EXCERPT PROVIDED:
* START *
Niki Massey, and Why Some Humanist Voices Don’t Get Heard

NIKI MASSEY DIED on October 1, 2016, at the age of thirty-five.

Chances are good you don’t know who Niki Massey was, that you never heard her name until just now. I want to talk about why that is. I want to talk about why some humanist and atheist voices get widely heard, and others don’t.

Some of it, of course, is luck. When “New Atheism” exploded and our movement changed forever, some people already had a significant audience, and had good relationships with publishers and publicity machines. Some people happened to hit a nerve, at a time when those nerves were raw and ready to be hit for thousands or millions of people. And some of it, of course, is talent. If you think well, write well, speak or sing well, of course that increases the chances that your voice will be heard.

But there are other, less benign reasons that some of us don’t get heard. So I want to take a moment to talk about Niki Massey, and about why her voice was so deeply loved by the people who knew it—and yet so unknown in the larger humanist world.

nikkimasseyNiki was an exceptional writer. She was relentless, razor-sharp, laser-bright, hilarious. She gave rant like nobody I know: her rants were loaded with beautifully creative invective blended with perceptive, concise analysis that cut straight to the heart of what the hell was wrong with people. And her writing always showed kindness and compassion. It wasn’t the quiet, soft-spoken compassion that holds your hand and brings you tea and reassures you that everything’s going to be okay. It was the compassion that sees people in pain and flies into a rage at the people causing it; the kind of compassion that reassures you that no, you’re not imagining it, things are bloody well not okay.

Niki was also black, female, disabled, and poor. Let’s talk about that.
* END *
RECORD SET:
* START *
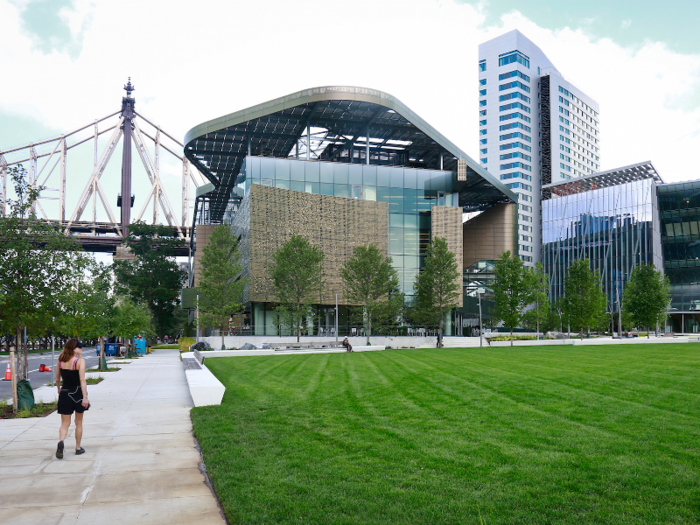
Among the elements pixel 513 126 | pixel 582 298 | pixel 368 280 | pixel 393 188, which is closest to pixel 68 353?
pixel 368 280

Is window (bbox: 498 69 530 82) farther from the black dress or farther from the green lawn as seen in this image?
the black dress

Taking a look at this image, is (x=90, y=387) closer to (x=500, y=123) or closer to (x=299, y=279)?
(x=299, y=279)

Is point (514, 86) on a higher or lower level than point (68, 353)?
higher

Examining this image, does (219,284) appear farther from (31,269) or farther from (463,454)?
(463,454)

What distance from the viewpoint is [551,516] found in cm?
571

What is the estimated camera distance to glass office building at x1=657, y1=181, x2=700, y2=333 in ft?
299

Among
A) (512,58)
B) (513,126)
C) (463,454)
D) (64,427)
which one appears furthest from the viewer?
(512,58)

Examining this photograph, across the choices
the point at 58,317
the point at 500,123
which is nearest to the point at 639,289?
the point at 58,317

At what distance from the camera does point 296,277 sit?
167ft

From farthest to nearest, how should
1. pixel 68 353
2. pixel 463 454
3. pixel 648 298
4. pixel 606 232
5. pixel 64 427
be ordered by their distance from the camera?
pixel 606 232 → pixel 648 298 → pixel 68 353 → pixel 64 427 → pixel 463 454

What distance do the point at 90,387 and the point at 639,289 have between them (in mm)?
58056

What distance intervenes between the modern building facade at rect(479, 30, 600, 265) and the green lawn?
123094 mm

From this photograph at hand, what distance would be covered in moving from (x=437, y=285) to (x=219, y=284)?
2147 centimetres

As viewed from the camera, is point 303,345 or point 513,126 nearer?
point 303,345
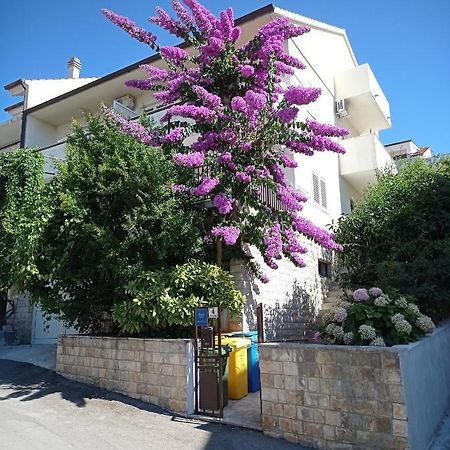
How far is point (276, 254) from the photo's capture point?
7.79 metres

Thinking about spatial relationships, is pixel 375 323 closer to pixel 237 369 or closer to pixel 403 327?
pixel 403 327

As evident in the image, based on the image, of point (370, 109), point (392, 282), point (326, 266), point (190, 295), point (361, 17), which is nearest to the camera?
point (190, 295)

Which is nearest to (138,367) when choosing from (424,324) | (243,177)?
(243,177)

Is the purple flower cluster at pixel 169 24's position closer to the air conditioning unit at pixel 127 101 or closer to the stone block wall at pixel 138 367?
the stone block wall at pixel 138 367

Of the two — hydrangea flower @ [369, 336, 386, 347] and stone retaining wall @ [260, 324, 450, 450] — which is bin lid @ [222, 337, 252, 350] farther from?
hydrangea flower @ [369, 336, 386, 347]

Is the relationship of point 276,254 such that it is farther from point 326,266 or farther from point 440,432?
point 326,266

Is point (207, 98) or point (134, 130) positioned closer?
point (207, 98)

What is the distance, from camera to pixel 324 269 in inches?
522

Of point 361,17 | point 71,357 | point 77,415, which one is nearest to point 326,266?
point 361,17

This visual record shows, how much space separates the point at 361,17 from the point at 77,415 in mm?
10383

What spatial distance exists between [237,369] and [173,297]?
165 cm

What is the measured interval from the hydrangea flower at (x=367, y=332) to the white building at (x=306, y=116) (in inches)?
141

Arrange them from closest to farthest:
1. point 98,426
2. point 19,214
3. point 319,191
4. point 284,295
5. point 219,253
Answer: point 98,426, point 19,214, point 219,253, point 284,295, point 319,191

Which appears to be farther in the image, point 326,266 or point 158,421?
point 326,266
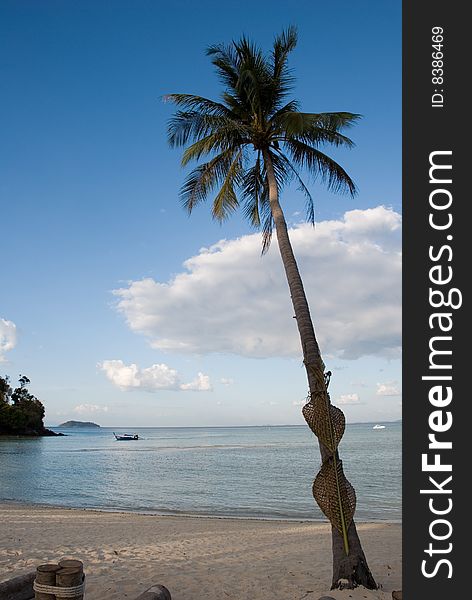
* END *
EXERCISE: Reproduce the stretch from "Some of it, of course, is luck." through "will be heard." in the piece on Niki Massey, changing "talent" to "skill".

EXERCISE RESULT:
Some of it, of course, is luck. When “New Atheism” exploded and our movement changed forever, some people already had a significant audience, and had good relationships with publishers and publicity machines. Some people happened to hit a nerve, at a time when those nerves were raw and ready to be hit for thousands or millions of people. And some of it, of course, is skill. If you think well, write well, speak or sing well, of course that increases the chances that your voice will be heard.